Constant Angular Velocity Regulation for Visually Guided Terrain Following
This work addresses terrain following for micro unmanned aerial vehicles, offering a bio-inspired approach that is incremental in applying known biological principles to robotics.
The paper tackled the problem of enabling micro unmanned aerial vehicles to perform terrain following by mimicking honeybees' visual control, resulting in a bio-plausible angular velocity decoding model that achieved perfect terrain following over patterned ground and successful flight over irregular textured terrain.
Insects use visual cues to control their flight behaviours. By estimating the angular velocity of the visual stimuli and regulating it to a constant value, honeybees can perform a terrain following task which keeps the certain height above the undulated ground.
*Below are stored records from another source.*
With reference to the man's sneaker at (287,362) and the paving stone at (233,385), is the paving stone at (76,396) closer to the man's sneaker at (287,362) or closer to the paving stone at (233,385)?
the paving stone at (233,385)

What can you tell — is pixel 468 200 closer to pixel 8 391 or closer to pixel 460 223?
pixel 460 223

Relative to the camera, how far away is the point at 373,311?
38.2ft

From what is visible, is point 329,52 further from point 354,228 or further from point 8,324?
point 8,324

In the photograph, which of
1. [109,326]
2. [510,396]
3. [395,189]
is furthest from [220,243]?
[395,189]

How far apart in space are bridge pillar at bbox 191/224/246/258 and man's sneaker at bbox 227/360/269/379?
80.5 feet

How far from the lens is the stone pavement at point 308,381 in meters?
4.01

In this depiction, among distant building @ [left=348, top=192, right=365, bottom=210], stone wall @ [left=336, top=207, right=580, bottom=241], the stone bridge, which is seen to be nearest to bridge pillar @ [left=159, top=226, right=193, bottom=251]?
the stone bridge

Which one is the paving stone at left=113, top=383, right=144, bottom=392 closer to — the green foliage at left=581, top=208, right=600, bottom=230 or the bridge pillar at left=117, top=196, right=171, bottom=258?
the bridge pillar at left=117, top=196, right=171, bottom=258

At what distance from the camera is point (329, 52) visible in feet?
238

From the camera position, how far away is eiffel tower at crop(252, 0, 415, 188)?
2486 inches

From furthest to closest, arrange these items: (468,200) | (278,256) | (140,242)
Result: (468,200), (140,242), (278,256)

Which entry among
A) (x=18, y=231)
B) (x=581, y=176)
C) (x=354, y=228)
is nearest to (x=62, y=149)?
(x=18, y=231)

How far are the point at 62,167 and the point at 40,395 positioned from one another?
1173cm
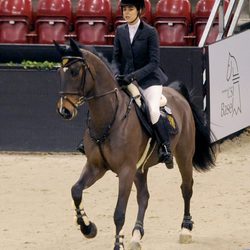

For mimicking this behaviour in a bio-plausible computation structure, this paper presents a new angular velocity decoding model based on the honeybee's behavioural experiments. The model consists of three parts, the texture estimation layer for spatial information extraction, the motion detection layer for temporal information extraction and the decoding layer combining information from pervious layers to estimate the angular velocity. Compared to previous methods on this field, the proposed model produces responses largely independent of the spatial frequency and contrast in grating experiments. The angular velocity based control scheme is proposed to implement the model into a bee simulated by the game engine Unity. The perfect terrain following above patterned ground and successfully flying over irregular textured terrain show its potential for micro unmanned aerial vehicles' terrain following.